Three NYU Faculty Books Win Association of American Publishers Awards
Three NYU faculty books received awards from the Association of American Publishers, the organization announced in early February.
Joan Breton Connelly’s Portrait of a Priestess (Princeton University Press) won in the “Classics and Ancient History” category. Connelly, a professor of classics and art history, offers the first comprehensive cultural history of priestesses in the ancient Greek world. She explores how priestesses lived and worked and challenges long-held beliefs to show that priestesses played far more significant public roles in ancient Greece than previously acknowledged.

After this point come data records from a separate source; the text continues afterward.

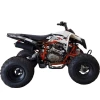 Квадроцикл KAYO A 200 TOR KOD 384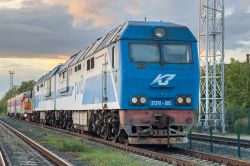 645 КБ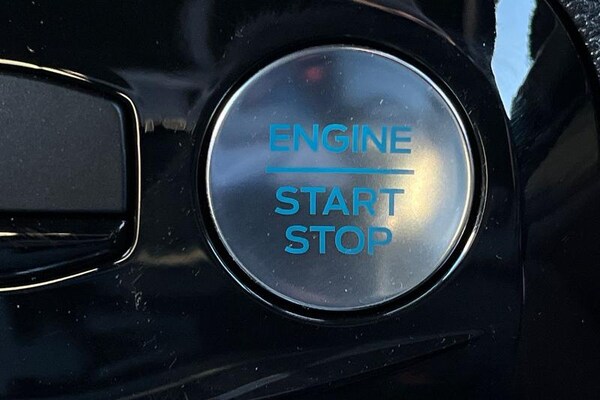 Used Ford Kuga 2024 for sale - 73591769: Photo 35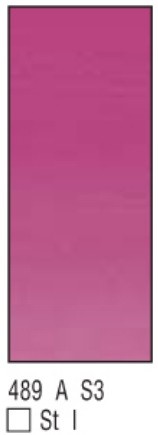 TUBO 5ml W&N-MAGENTA PERMANENTE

Frank Peters’ The Voice, The Word, The Books (Princeton University Press) captured the “Theology and Religious Studies” award. Peters, an expert on the world’s three major religions—Judaism, Christianity, and Islam—offers readers a tour of the Hebrew Bible, the New Testament, and the Quran, sacred texts that have had a profound influence on human culture. A professor in the Middle Eastern and Islamic Studies Department, Peters offers the latest Biblical and Quranic scholarship, explaining how they evolved through time from oral to written texts.
Jerome Wakefield’s The Loss of Sadness: How Psychiatry Transformed Normal Sorrow Into Depressive Disorder (Oxford University Press) won in the “Psychology” category. Co-authored with Rutgers University Professor Allan Horwitz, the book contends that while depressive disorder certainly exists and can be a devastating condition warranting medical attention, the apparent epidemic actually reflects the way the psychiatric profession has reclassified normal human sadness—largely as an abnormal experience. Wakefield, a University Professor and a professor in the Silver School of Social Work, and Horwitz stress the importance of distinguishing between abnormal reactions due to internal dysfunction and normal sadness brought about by external circumstances, such as the death of a loved one, the loss of a job, or the diagnosis of a serious physical illness.